Following the resounding Confederate victory at the Second Battle of Kernstown on July 24, General Jubal A. Early dispatched cavalry under Generals McCausland and Bradley Tyler Johnson to raid the towns of Chambersburg, Pennsylvania, and Cumberland, Maryland. On the 29th, the cavalry force crossed the Potomac west of Williamsport, Maryland, evading their Union counterparts under General Averell. As the Confederates moved north towards their target, Averell mistakenly assumed they would turn east to attack Baltimore and moved his force to repel such a maneuver. In doing so, he allowed the Confederates to raid and burn Chambersburg virtually unopposed and then make off for Cumberland and West Virginia.
On August 4, the Confederate cavalry continued with their objective of disrupting traffic on the B&O Railroad by attempting to raid New Creek (present day Keyser, West Virginia). The raid proved to be unsuccessful as the small Union garrison used topography to its advantage, emplacing fortified artillery atop the mountains that surrounded the New Creek Valley. After aborting the raid, the Confederates fell back towards Moorefield and made camp. Having been operating virtually unopposed since he left Virginia, McCausland felt he was in no imminent danger and carelessly set up his camp with his two divisions separated by the South Branch of the Potomac River.
While the Confederates attempted to raid New Creek, Averell’s force crossed the Potomac at Hancock, Maryland, and headed for Springfield, West Virginia. Upon arriving on August 6, they learned of the Confederate raid and subsequent withdrawal to Moorefield. Averell determined not to let the Confederates escape him a second time and departed for Romney the following day, sending his scouts ahead to reconnoiter the Confederate position. By 6 p.m. that night, his scouts met up with Averell at Mill Creek halfway between Romney and Moorefield. Because he was outnumbered nearly 2 to 1, Averell planned a surprise attack on the Confederates by launching a night raid. The Federals marched from Mill Creek at 1 a.m. on August 7.

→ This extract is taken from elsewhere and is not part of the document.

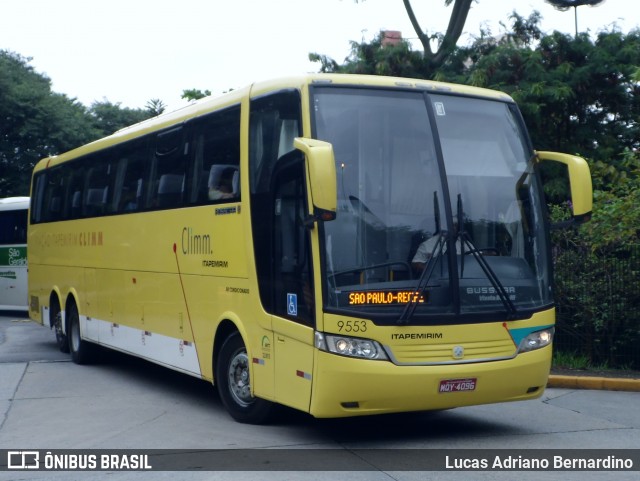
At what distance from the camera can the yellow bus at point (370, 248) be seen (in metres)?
8.22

At around 3 a.m. the Union vanguard led by Capt. Thomas Kerr encountered and captured the first Confederate pickets north of Moorefield. After the pickets were sent to the rear, Averell rode up and prepared for his attack, placing Maj. Thomas Gibson in the center along the Moorefield road. Two columns under Col. William Powell formed on the flanks of Gibson. Kerr again led the vanguard. With his line formed, Averell ordered the attack. Gibson’s column immediately smashed into the Bradley Johnson camp. Most of Johnson’s men were asleep and woke up only in time to be taken prisoner or rush off in full retreat. The commotion of Johnson’s retreating men was enough to awake the men in McCausland’s camp on the other side of the river who were able to form a line and meet Gibson’s advance at the river. Averell had anticipated meeting resistance at the river and thus sent his two flanking columns to cross up and down stream respectively of Gibson’s crossing. The right and left columns crossed and poured into the flanks of the hastily formed Confederate line causing it to break into retreat. The pursuing Federals encountered Brig. Gen. William Jackson’s cavalry on the Winchester Pike east of Moorefield. Jackson tried to bring his guns up to fire on the Federals, but because the routed Confederates were so interspersed among them he could not get a shot off before they were overrun and captured. This action, maintaining surprise and momentum, reflects tactics learned by Union commanders from encounters with Confederate Major General Thomas Jackson’s forces.
The official reports show that Averell captured 38 officers and 377 enlisted men in addition to killing at least 13 and wounding 60. The Confederate losses to capture might have been higher, but due to the speed of the advance, many Confederates initially captured were able to escape as they were sent to the rear. The victory cost Averell 11 killed, including 2 officers, 18 wounded, and 13 captured. Those captured were likely stragglers rounded up by John Hanson McNeill’s partisan command, which was operating in the area. The devastating loss crippled the Confederate cavalry in the Valley. For the duration of the war in the Valley, they would no longer have the dominance they previously enjoyed throughout the war.